The Hidden Importance of Founders in PLINK Analysis

Recently I starting doing family-based GWAS using SNIPAR. This means I need to know the relationship between the samples in my analysis. Previously I only have info on two families which makes the majority of the data that I am working on, and I just treated the rest as un-related. But I know that is not true. In order to increase the sample size, I used KING, a kinship inference tool to predict the possible relationships based on SNP data. Then I check with the breeders to see whether they agree with those relationships. So now in my dataset, a lot of individuals have derived hypothetical PID or MID (parental or maternal ID), just to suggest their full or half sibling relationships.

Then I just went ahead to do my usually data preparation using PLINK until I realized some problem, and it centers around this concept called founder.

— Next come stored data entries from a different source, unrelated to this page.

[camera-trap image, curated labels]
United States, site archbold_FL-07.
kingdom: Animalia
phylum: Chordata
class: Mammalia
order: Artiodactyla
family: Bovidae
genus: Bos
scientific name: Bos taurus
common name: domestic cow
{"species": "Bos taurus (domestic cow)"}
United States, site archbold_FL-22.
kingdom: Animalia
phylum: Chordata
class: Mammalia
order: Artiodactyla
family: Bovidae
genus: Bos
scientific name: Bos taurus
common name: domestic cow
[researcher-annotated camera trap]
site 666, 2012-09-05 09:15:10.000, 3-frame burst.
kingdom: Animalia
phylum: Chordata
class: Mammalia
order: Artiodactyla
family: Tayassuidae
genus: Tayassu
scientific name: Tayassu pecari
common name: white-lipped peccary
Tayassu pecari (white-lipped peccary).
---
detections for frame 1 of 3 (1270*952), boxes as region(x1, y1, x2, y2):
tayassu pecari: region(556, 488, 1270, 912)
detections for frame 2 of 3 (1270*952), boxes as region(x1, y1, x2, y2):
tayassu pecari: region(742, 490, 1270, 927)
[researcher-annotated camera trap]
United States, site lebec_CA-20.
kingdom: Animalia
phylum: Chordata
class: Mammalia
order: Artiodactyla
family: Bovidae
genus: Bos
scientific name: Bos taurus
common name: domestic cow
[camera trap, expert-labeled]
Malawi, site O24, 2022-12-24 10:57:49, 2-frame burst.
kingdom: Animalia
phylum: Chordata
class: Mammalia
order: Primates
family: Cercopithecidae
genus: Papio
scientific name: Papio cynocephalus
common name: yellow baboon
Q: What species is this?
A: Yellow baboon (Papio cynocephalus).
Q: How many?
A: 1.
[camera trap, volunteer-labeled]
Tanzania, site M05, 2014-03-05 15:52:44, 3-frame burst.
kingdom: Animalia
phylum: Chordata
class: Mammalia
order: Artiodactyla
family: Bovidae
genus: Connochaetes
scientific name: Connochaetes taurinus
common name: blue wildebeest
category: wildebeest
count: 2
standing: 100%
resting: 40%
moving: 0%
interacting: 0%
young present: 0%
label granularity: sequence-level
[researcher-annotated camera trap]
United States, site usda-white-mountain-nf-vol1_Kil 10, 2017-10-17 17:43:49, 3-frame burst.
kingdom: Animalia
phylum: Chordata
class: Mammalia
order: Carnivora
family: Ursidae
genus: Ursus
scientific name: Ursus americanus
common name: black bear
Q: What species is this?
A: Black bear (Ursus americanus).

It is basically anyone with 0 0 in the PID (column 3) and MID (columns 4) of the .fam file. Meaning, we do not have information on who their parents are. Thus they are founders themselves. Since they might not be the actual founders from their population, therefore it is Not a biological concept but purely a pedigree bookkeeping artifact. If there is no pedigree info in the whole dataset, then everyone becomes a founder. In our family data where we have grandparents, F1 and F2, only the grandparents are founders.

2. Why founder matters

By default, PLINK calculates allele frequencies based on founders only. Meaning, if we do a --maf 0.05 filtering, say for variant chr1_10000_A_T, in the founders it is all A, but maybe there are a lot of copies of T in non_founders, this variant will still be considered not meeting the maf cutoff and filtered out. This makes sense when we do have the parents or grandparents in the dataset, since mendelianly they should have all the alleles of their offsprings. But in my dataset, due to the include of hypothetical PID and MID, it would be a huge lose if only “founders” are considered. Using only founders approximates sampling independent chromosomes from the base population.

Beyond presence and absense of alleles, this is also related to how allele frequencies in this population should be calculated. Allele frequency estimation assumes you’ve drawn N independent chromosomes from the population. Since related individuals share alleles IBD, they are not independent observations. If you genotype a parent and then genotype their three children, you’re partly re-counting the parent’s alleles three more times — the children’s genotypes are predictable from the parent’s. The “effective sample size” is the count of independent draws, which is far smaller than the raw count. Using raw count makes you think your estimate is more precise than it is, and it lets a few large families dominate. This concept is realted to base population that we talked about before. So founders makes the base population.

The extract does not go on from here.